The author of the piece, Andy Samu, makes a great point by reminding us of the abundant mythical bonuses and remunerations received by the greatest bankers and how the new “moderation” policies have taken pole position in 2020.
While this “traditional” picture seems to have been influenced somewhat by the film industry, collect with inspiring “from rags to riches” stories, it is often hard to imagine the value of incentives acquired over the years by the best bankers.
The changing priorities surrounding bounties for bankers in the global pandemic
The idea that bankers should be held accountable to wider society and that their firms should “serve a purpose”, like Laurence Fink, the Chairman and CEO of BlackRock said, is nothing new.

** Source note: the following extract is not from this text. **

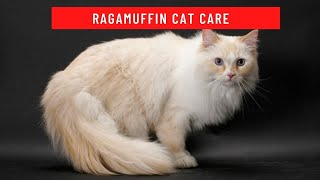 How to take care of a ragamuffin cat updated 2021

While this type of statement might have been perceived as empty words uttered to pander to an audience in the past, the crisis has given it a whole new level of importance.
This is the reason (as well as the crisis) that we are hearing voices praising “extreme moderation” in terms of bonuses and dividends paid out in the banking industry. Andrea Eria, the Chairman of the European Central Bank was also heard repeating sentiments that seem to correspond with Fink’s message. Shortly after this, Enria added an emphasis on the role the banks have in the fight to stem climate change.
Right now, as Andy Samu implies, there are three main points of focus that the banking leaders will most likely be considering, and, even in times of pandemic, be pursuing. That means focusing on the urgent issues that the world is struggling with, and not just concentrating on increasing wealth:
- Climate change
- Positive contribution to society
The global shift away from rewarding bankers
You can find more details regarding this subject in the post by Disruption Banking, where the author considers different cases and analyses the topic from different angles and perspectives. One of the points that he introduced, is the sudden change in the behaviour of the biggest banking firms, Goldman Sachs for instance.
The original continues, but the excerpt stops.